John and I and my friend Christopher made a trip to Ojai last Saturday to take the Ojai studio art tour – it was sort of a field trip for my ceramics class. We saw some kewl pottery (I bought a little Leslie Thomson pot which reminded me of Zuni pots I’d seen in New Mexico but much cheaper – I suppose because she’s not Native American), some amazing wood pieces, not so many great paintings unfortunately but there was much more to see than we could get to in one day.
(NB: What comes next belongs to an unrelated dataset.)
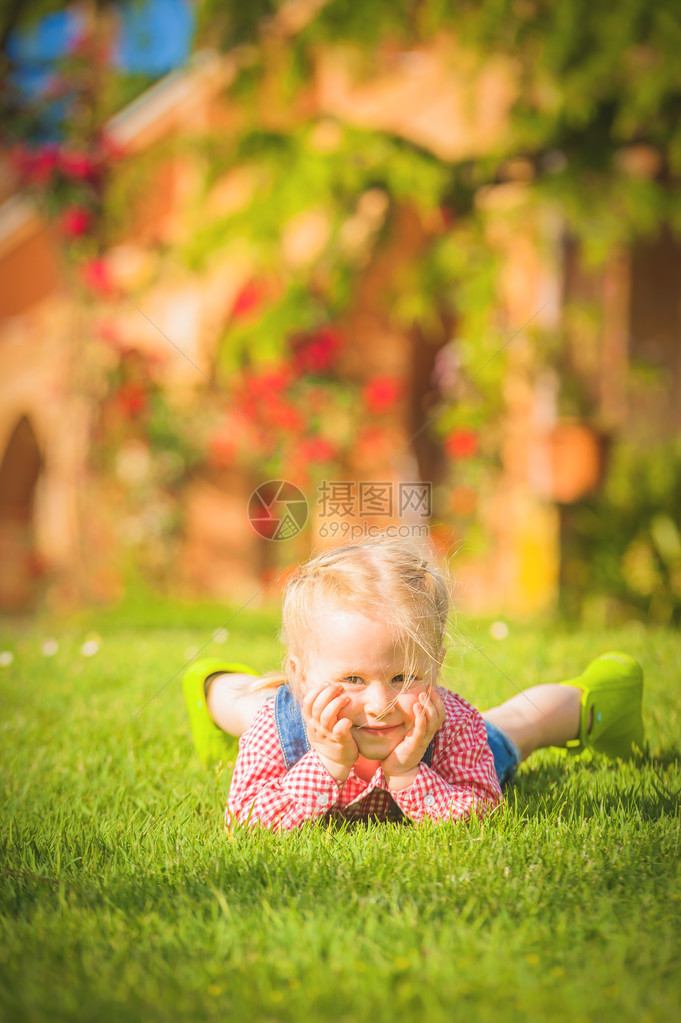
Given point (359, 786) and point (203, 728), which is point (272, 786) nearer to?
point (359, 786)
The highlight was our last stop, a huge gated compound. We thought “Oh great! Rich bored woman tried to dabble in art.” But then we met Sylvia Raz – she was an amazingly warm and funny person with a life story that was made our heads spin. Her parents were holocaust survivors from Russia aided by an Uncle who paid for all his siblings to escape but didn’t make it himself at the end. The uncle transplanted them to Montevideo, Uruguay. Inspired by her uncle, she became a Zionist and moved to Israel where she lived for ten years, experiencing three Israeli wars with a day-job being head nurse in a psychiatric ward.
You see a South American influence immediately but something seems different…a precise and non-equivocal Jewish voice. Her work is cross-culturally powerful, more vibrant and thought-provoking than anything we’d seen. She did some work in stone (a Madonna and Child in pullover and jeans!), but due to arthritis was now working primarily in clay and mixed media. She had knitted a giant woman who appeared to be sewing her toe. It was eve sewing herself! Eve didn’t come from Adam. Eve created herself! I get a shiver just thinking about it. Her latest projects use Barbie dolls in feminist commentary. My favorite piece was a male Barbie (not Ken) pushing a shopping cart full of inverted, disembodied Barbie legs. Amazing, amazing.
Due to an upsetting episode at the Vagabond Inn we ended up coming home a day early. I was depressed about that (no diner breakfast, no hike in the Ojai hills, no more art) and I spent the rest of the weekend moping and working on some Buddhist poems. I read an interesting story about Japanese tea ceremonies. Rikyó, founder of the tea ceremony cult in Japan, visited a man who brought out his best, most expensive tea pot to impress the master; but it was ignored completely. This greatly upset the man so he smashed the tea pot into many pieces and said what is it good for if it doesn’t impress the master? A friend picked up the pieces and lovingly and carefully glued the pot together again. But it had many, many cracks. Rikyó came to this man’s house and made much ado over the tea pot which he said looked familiar but now represented wabi or poetic poverty.
In another story, two men were having ceremonial tea and the guest noticed a vase was leaking water onto the table. He asked his host why he couldn’t just fix it. The host said it was perfect just the way it was…because it had sabi or the pleasurable beauty of its weathered age.